[Start of section]

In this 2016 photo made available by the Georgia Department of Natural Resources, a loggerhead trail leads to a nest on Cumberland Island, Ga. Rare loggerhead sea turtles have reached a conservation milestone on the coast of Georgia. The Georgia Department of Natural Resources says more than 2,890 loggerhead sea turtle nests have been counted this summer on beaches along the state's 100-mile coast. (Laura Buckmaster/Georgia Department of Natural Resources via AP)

[End of section]
[Start of section]

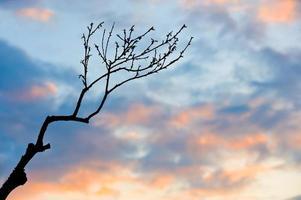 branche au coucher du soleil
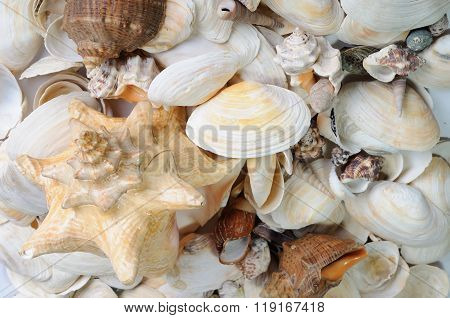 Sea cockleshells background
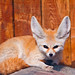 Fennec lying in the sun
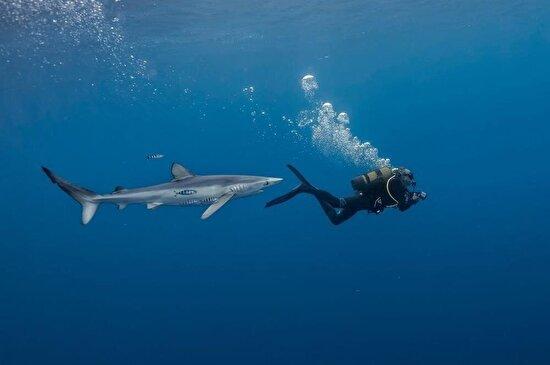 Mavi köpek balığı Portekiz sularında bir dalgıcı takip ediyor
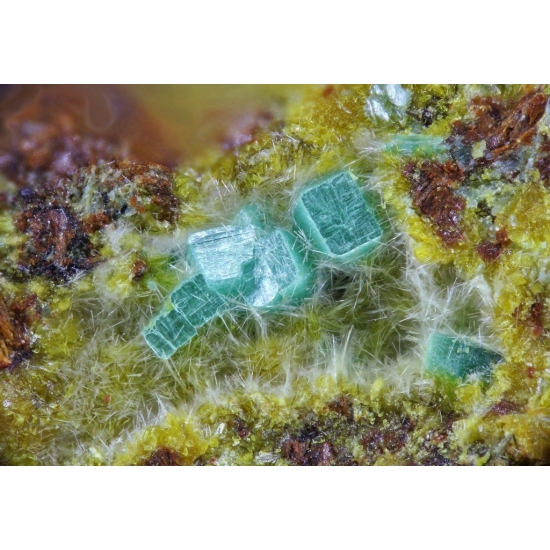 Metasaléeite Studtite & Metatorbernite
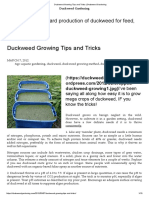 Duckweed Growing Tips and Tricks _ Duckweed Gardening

[End of section]
[Start of section]

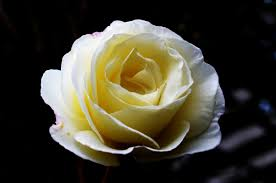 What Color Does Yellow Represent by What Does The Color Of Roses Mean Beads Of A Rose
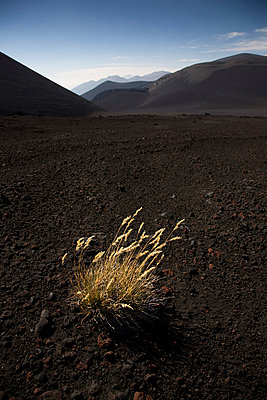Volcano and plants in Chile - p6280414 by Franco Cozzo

[End of section]

■ EXERCISE INSTRUCTIONS: Look above for the line with "Sea cockleshells background"; quote it and every line after it, stopping after the line with "Duckweed Growing Tips", exactly, with nothing added and without pictures.

■ REPLY TO THE TASK:
 Sea cockleshells background
 Fennec lying in the sun
 Mavi köpek balığı Portekiz sularında bir dalgıcı takip ediyor
 Metasaléeite Studtite & Metatorbernite
 Duckweed Growing Tips and Tricks _ Duckweed Gardening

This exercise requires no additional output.